**Action item**
Extend the trial summary on Special Olympics balance programs for adults with intellectual disabilities, picking up after its final sentence.

Plain English Summary
Background and study aims
One challenge a modern society faces is to provide vulnerable and ageing adults who have learning disabilities with appropriate support for improving balance when standing and walking. Balance is an important part of physical fitness and fall prevention. The aim of this study was to investigate the effect of 16 weeks of three different Special Olympics physical activity programmes on balance and fall reduction in adults with learning difficulties.
Who can participate?
Adults with mild or moderate learning difficulties who are physically inactive and have had at least one fall in the past 4 months.
What does the study involve?
The participants were randomly allocated to one of three groups. One group took part in 16 weeks of balance-targeted exercises and workshops on topics including active and healthy ageing. The second group took part in 16 weeks of a wellness programme that included general fitness exercises, yoga and advice on nutrition and healthy lifestyles. The third group took part in Special Olympics training.
What are the possible benefits and risks of participating?
Participants might improve their physical fitness and balance. They receive extra support during the balance training to reduce the risk of falling. People with medical problems that might be affected by the training were not included in the study.
Where is the study run from?
Special Olympics Slovenia
When is the study starting and how long is it expected to run for?
Who is funding the study?
The investigators will pay for any additional costs involved in the trial.
Who is the main contact?
Tine Kovačič, firstname.lastname@example.org
The impact of multicomponent programmes on balance and fall reduction in adults with intellectual disabilities: a randomised controlled trial
The Special Olympics physical activity programme will improve balance and will reduce falls in adults with intellectual disabilities
Scientific and Ethics Committee of the Republic Slovenia, Ministry for Health (Ljubljana, Slovenia), December 2017, ref: 0120-598/2017/7
Interventional randomised controlled trial
Primary study design
Secondary study design
Randomised controlled trial
Patient information sheet
See additional file for the participant information sheet, which is in Slovenian.
Physically inactive adults with intellectual disabilities who have poor balance and a history of falls
The Special Olympics (SO) Slovenia programme provided a list of all adult athletes in their programme who, despite the designation, were physically inactive (˂600 median minutes/week); SO Games Management System software and HAP FF data were used for this purpose. The list of 180 Special Olympics athletes with intellectual disabilities (ID) who are categorized as being inactive and having a high fall frequency (1 fall or more in the past 4 months) was derived from the HAP FF data (in October 2017 for inactive adults with ID and with fall history) compiled of all 1674 (both physically inactive and active) Slovenian SO athletes older than 18 years. PA (physical activity) level was determined according International Physical Activity Questionnaire – long form.

**Information provided**
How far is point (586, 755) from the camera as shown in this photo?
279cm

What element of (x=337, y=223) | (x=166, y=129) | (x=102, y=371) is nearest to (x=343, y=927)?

**Output for this task**
The stratified random sampling was used for recruitment using the Slovenian SO database (SO Games Management System software) and HAP FF data. A randomization list was prepared by the independent statistician using random permuted blocks. This technique ensured that equal numbers of inactive adults with ID within each stratum were randomized to each intervention (restricted stratified randomization). All 150 participants were randomly selected from predetermined strata that correlated with variables in the study (from 79 national SO member programmes within Slovenia, representing both urban and rural areas across all geographic regions in Slovenia). An important feature of stratified randomization was the use of random permuted blocks, which ensured that equal numbers of adults with Down syndrome, cerebral palsy, autism spectrum disorder, Prader Willi syndrome, attention deficit hyperactivity disorder, and others with mild and moderate ID within each stratum were randomized to each intervention group. Stratification of variables known to influence outcome was carried out in our RCT design. Stratified randomization procedures have taken athletes’ characteristics into account in order to equalize the groups according to the previously-mentioned variables. Our purpose was to reduce sampling error and to increase the external validity of the study.
We used double-blind RCT to make sure the selected people with ID did not know in which of the three programmes they were involved. Even those who tested the participants were unaware of in which group they were. In order to eliminate bias from results, none of the directly-involved parties knew which group the adults with ID were allocated to (study or control). Due to the increased control of confounding variables, participants were not included in other therapeutic or recreational activities or in any other physical activity (during the study period) that might influence the results.
There were 75 men and 75 women in total, with 39 right-handed and 11 left-handed participants in each group of the three groups of 50.
In each group only 1 recruit was using assistive devices.
Participants with mild and moderate ID were assessed at two stages: before starting interventions (before stratified randomization) and after 4 months of involvement in 3 specific SO programmes.
Assessment included measuring of static/dynamic balance and reporting frequency of falls at baseline (i.e. prior to randomization) and after 16 weeks of randomization. Balance was tested using the Fun Fitness battery test (a functional reach test and a single leg stance test with eyes opened/closed; Bainbridge et al., 2013). The functional reach test was done 1 hour after the physical activity programme in order to avoid the influence of tiredness. All the assessments were carried out individually in well-lit, quiet, air-conditioned rooms.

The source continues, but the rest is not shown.